Enlargement of the euro area: the report welcomes the entry of Slovenia to the euro area on 1 January 2007 and the smooth changeover from the Tolar to the euro. It encourages other new Member States to continue efforts to prepare themselves for entry into the euro area and highlights the benefits stemming from the convergence process and the final adoption of the euro, both for the new Member States and for the euro area as a whole. It considers that issues relating to the euro area should not be focused exclusively on the new Member States and points to the issue of opt outs. There is a need for agreement between Parliament, the Council and the Commission on a clear roadmap for the euro area application procedure in order to ensure a sufficient period of assessment and preparation for all institutions involved, which would increase the confidence of citizens and Member States in the changeover process.
It calls for more effective action to tackle money laundering and fraud and questions the lack of information in the Commission’s regular reports on offshore companies or on their role and importance and requests information on this subject.
MEPs considers that the new Member States may face challenges in joining the euro area especially with regard to the price stability criterion, since inflation may be part of the catching-up process. Therefore, they call on the Council and the Commission to examine the convergence criteria through further analysis of and policy debate on the application of the convergence criteria to prospective new members of the euro area and in the light of the new reality and differences in economic developments.
Governance: MEPs consider it crucial to achieve a better coordination of budgetary policies among Member States over the cycle, notably based on a common calendar and macroeconomic assumptions. They call for the strict and effective implementation of the Stability and Growth Pact. They consider that the specific euro area dimension of structural surveillance associated with the Lisbon Strategy should be strengthened by including measures that are needed to improve the functioning of the EMU. They welcome, as a first step in this direction, the focus on the euro area in the Commission’s Annual Progress Report on the state of implementation of the Lisbon Strategy.

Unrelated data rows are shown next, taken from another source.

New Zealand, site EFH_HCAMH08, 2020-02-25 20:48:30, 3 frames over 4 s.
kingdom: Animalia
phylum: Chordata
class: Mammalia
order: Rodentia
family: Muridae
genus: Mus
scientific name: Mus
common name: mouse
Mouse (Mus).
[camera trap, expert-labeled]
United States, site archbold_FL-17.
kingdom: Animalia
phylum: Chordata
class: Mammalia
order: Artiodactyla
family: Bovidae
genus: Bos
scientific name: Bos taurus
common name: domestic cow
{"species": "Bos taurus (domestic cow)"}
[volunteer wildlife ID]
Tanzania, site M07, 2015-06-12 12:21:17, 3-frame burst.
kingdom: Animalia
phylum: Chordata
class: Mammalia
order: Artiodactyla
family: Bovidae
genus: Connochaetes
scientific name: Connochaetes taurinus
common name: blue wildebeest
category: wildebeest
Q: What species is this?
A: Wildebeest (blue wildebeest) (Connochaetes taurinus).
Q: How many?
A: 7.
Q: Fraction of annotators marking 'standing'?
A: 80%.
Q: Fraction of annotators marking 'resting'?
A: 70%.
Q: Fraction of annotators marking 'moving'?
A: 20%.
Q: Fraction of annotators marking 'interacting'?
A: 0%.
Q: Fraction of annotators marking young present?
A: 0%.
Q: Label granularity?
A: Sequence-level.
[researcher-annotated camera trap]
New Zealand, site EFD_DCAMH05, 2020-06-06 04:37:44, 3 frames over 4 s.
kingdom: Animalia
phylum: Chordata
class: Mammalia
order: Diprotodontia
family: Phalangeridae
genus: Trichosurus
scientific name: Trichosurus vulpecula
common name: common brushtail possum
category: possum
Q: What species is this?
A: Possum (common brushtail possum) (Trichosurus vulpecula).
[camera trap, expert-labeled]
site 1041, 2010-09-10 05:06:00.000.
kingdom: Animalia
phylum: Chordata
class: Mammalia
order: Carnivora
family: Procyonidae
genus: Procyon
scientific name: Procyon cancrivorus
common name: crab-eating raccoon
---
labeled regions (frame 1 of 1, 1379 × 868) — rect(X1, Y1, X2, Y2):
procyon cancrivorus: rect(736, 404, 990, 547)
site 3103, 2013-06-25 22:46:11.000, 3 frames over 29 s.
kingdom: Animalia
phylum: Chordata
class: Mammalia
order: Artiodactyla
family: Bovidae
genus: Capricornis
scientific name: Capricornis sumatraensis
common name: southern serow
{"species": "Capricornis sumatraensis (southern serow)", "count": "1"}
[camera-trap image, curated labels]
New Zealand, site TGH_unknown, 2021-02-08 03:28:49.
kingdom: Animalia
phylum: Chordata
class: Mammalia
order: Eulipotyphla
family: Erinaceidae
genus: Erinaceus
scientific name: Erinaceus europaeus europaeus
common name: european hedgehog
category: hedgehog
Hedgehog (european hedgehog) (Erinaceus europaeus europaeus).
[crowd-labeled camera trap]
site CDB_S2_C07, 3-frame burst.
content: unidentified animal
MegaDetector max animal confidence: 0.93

The need to strengthen governance is stressed as well as the process of European integration, in particular within the euro area, as this is the only way to tackle global economic challenges. The Council and the Commission are called upon to ensure, in the future, that the annual report on the euro area delivers a set of policy recommendations providing instruments for a detailed dialogue between the various Community bodies that are involved in strengthening the economic governance of the Union. They believe that the Eurogroup should agree on a roadmap on what should be achieved in the next two years in the euro area.
External representation: the committee emphasises that the euro has emerged as the second most important international currency behind the US dollar. It considers that the wide use of the euro in international bond markets is a key feature of the euro's international role. It regrets, however, that the Eurogroup president, the Commission and the ECB continue to be represented to very different extents in the various international institutions and fora. It considers that further steps are needed before the external representation of the euro area is commensurate with its growing importance in the global economy. A prerequisite for common external representation is the existence of a genuine common economic policy within the euro area and the committee reasserts that the best option for representation of the euro area in the major international financial fora and institutions remains the creation of a single euro area chair.